El valor de la imperfección

Desperfectos, mellas, fallas y averías son necesarios y muchas veces inevitables. 

17 de junio 2019 , 08:15 p.m.

El kintsugi (en japonés, carpintería de oro) es una técnica para arreglar fracturas de la cerámica, en las que utiliza oro, plata o platino para enmendar los daños, y hace parte de una filosofía que considera que las roturas y reparaciones forman parte de la historia de un objeto y deben mostrarse en lugar de ocultarse, incorporarse; y, además, se hace para embellecer lo hecho y poner de manifiesto su transformación e historia. Una reparación que convierte la imperfección en un arte muchas veces más apreciado que el que no tuviera desperfectos.

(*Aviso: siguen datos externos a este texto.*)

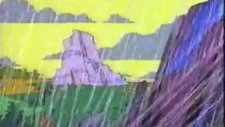 tazmania canavarı jenerik
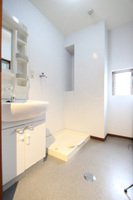 ※別部屋の写真です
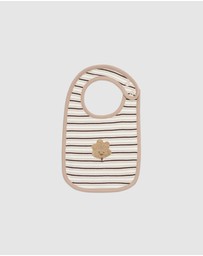 Seed Heritage - Leaf Bib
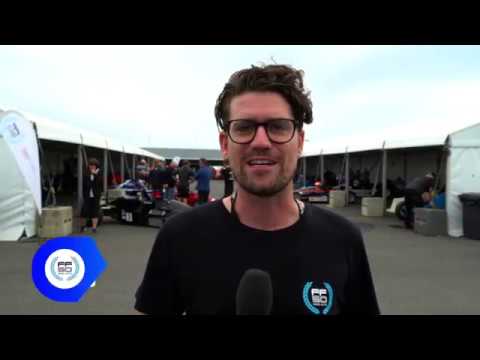 Formula Ford Australia - 2019 Phillip Island Classic Festival of Motorsport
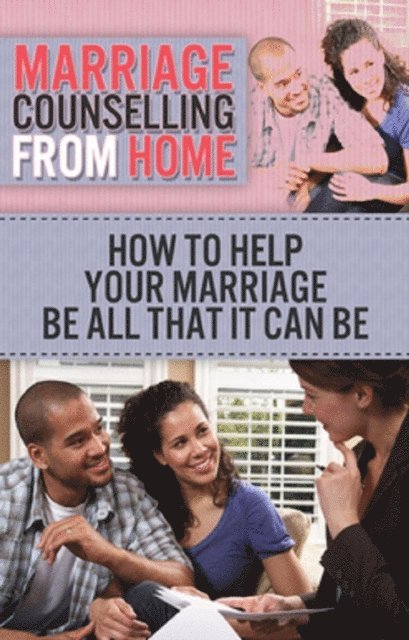 Jessica Gardner - Marriage Counselling From Home, E-bok. Tillgänglighet: Lägg i varukorg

He vivido de cerca las enormes dificultades que enfrentan quienes se dedican a la cerámica Rakú, una compleja alquimia en la cual intervienen los cuatro elementos (tierra, fuego, agua y aire) y de la cual resultan piezas únicas. El arduo trabajo que implican los esfuerzos previos, sin saber qué pasará con los colores y otros aspectos de la obra, puede verse afectado por el calor de la cocción, por la tierra o por el agua, necesaria al sacar la pieza, para enfriarla antes de que se destruya.

A miles de kilómetros, en el pueblo indígena navajo, como nos refiere el antropólogo Felipe Paz, “sus mujeres, que son unas renombradas tejedoras desde tiempos prehispánicos, antes de terminar una manta o un abrigo cometen a propósito un pequeño error en su trabajo: una o dos puntadas fuera del orden del tejido, un pequeño toque de color discordante o algo así. Lo que en inglés se llama un flaw”. Se trata, como nos dice Paz, de una “falla”, o mella consciente, que evidencia la imperfección humana. Esto tiene que ver –y no lo dice Paz, pero nos lo sugiere– también con la paz.

Aprender a vivir con ellos enriquece y nos enseña la tolerancia, que, como bien dice Felipe Paz, “es el huequito en la manta de nuestra vida por donde entra el conocimiento”.

Siempre habrá una hendidura gracias a la cual se cuela la luz. O, como mejor lo dice Leonard Cohen, citado por Paz: “There is a crack / A crack in everything / That’s how the light gets in”.

Imperfecciones, desperfectos, mellas, fallas y averías son necesarios y muchas veces inevitables. Aprender a vivir con ellos enriquece y nos enseña la tolerancia, que, como bien dice Felipe Paz, “es el huequito en la manta de nuestra vida por donde entra el conocimiento”.

Nota: entiendo que hay ciertas impurezas (jardines las llaman) en las esmeraldas colombianas, lo que las hace más valiosas.